◆ GIVEN PROBLEM A: Duplicate the part of the voter registration opinion between "Decided May 23, 1980." and "Gen., for appellees.", inclusive.
◆ GIVEN PROBLEM B: Condense the paragraph of the voter registration opinion that begins "We begin with a brief summary" into a short bulleted list that keeps its main facts.

◆ TEXT SECTION:
DocketNumber: 79-1692
Citation Numbers: 622 F.2d 88, 1980 U.S. App. LEXIS 17254
Filed Date: 5/23/1980
Status: Precedential
Modified Date: 3/3/2016
622 F.2d 88
Willie A. KEY, Appellant,
v.
BOARD OF VOTER REGISTRATION OF CHARLESTON COUNTY, Gertrude
D. Brown, Edwin Guenther, Chairman, Helen L.
Hutchinson, Inez Simpson and The State
of South Carolina, Governor
James B. Edwards, Appellees.
No. 79-1692.
United States Court of Appeals,
Fourth Circuit.
Submitted Feb. 25, 1980.
Decided May 23, 1980.
Willie A. Key, pro se.
Daniel R. McLeod, Atty. Gen., C. Tolbert Goolsby, Jr., Deputy Atty. Gen., James M. Holly, Columbia, S. C., Barbara J. Hamilton, Asst. Attys. Gen., for appellees.
Before WINTER, BUTZNER and RUSSELL, Circuit Judges.
DONALD RUSSELL, Circuit Judge:
The plaintiff/appellant complains that he was illegally denied the right to vote in the June 13, 1978 primary election in Charleston County, South Carolina. He sought both damages and injunctive and declaratory relief. Following discovery the defendants, members of the Board of Registration of Charleston County, moved for summary judgment. The motion was granted and the complaint was dismissed. The plaintiff has appealed. We affirm.
We begin with a brief summary of pertinent South Carolina election law. Each County in the State has a Board of Registration.1 These Counties are divided by statute into designated voting precincts.2 Every person desiring to qualify as an elector must apply in writing to the Board of Registration for the County within which he resides, certifying under oath, among other facts, his residence within his proposed voting precinct for more than four months.3 Upon compliance with these requirements, he is issued a registration certificate for the voting precinct within which he lives and his name is entered upon the voting books of that precinct as an elector qualified to vote in that precinct.4 Should the registered elector move "from one precinct to another in the same county such elector shall notify the board of registration of such county and surrender his certificate," whereupon the board will register him upon the registration book "of the precinct into which he has removed" and issue him a certificate accordingly.5 No elector can vote at any precinct "unless his name appears on the official list of voters for the precinct."6 Nor can any elector register to vote at any precinct for a period of "thirty days before each election, but only as to that election . . .".7 This is because the books of registration in any county are closed for thirty days prior to an election held within that period, including any runoff.

◆ DATA SECTION:
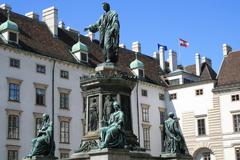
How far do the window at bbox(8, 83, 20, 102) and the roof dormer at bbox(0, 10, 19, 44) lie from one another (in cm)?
379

◆ EXERCISE RESPONSE A:
Decided May 23, 1980.
Willie A. Key, pro se.
Daniel R. McLeod, Atty. Gen., C. Tolbert Goolsby, Jr., Deputy Atty. Gen., James M. Holly, Columbia, S. C., Barbara J. Hamilton, Asst. Attys. Gen., for appellees.

◆ EXERCISE RESPONSE B:
- Each South Carolina county has a Board of Registration, and each county is divided by statute into voting precincts.
- To qualify as an elector, a person applies in writing to the board of the county of residence and certifies under oath, among other facts, more than four months' residence in the proposed precinct.
- A qualified applicant receives a registration certificate for that precinct and is entered on its voting books.
- An elector who moves to another precinct in the same county must notify the board and surrender the certificate. The board then registers the elector in the new precinct and issues a new certificate.
- No elector may vote at a precinct unless listed on that precinct's official list of voters.
- No one may register during the thirty days before an election, as to that election, because the registration books are closed for that period, including for any runoff.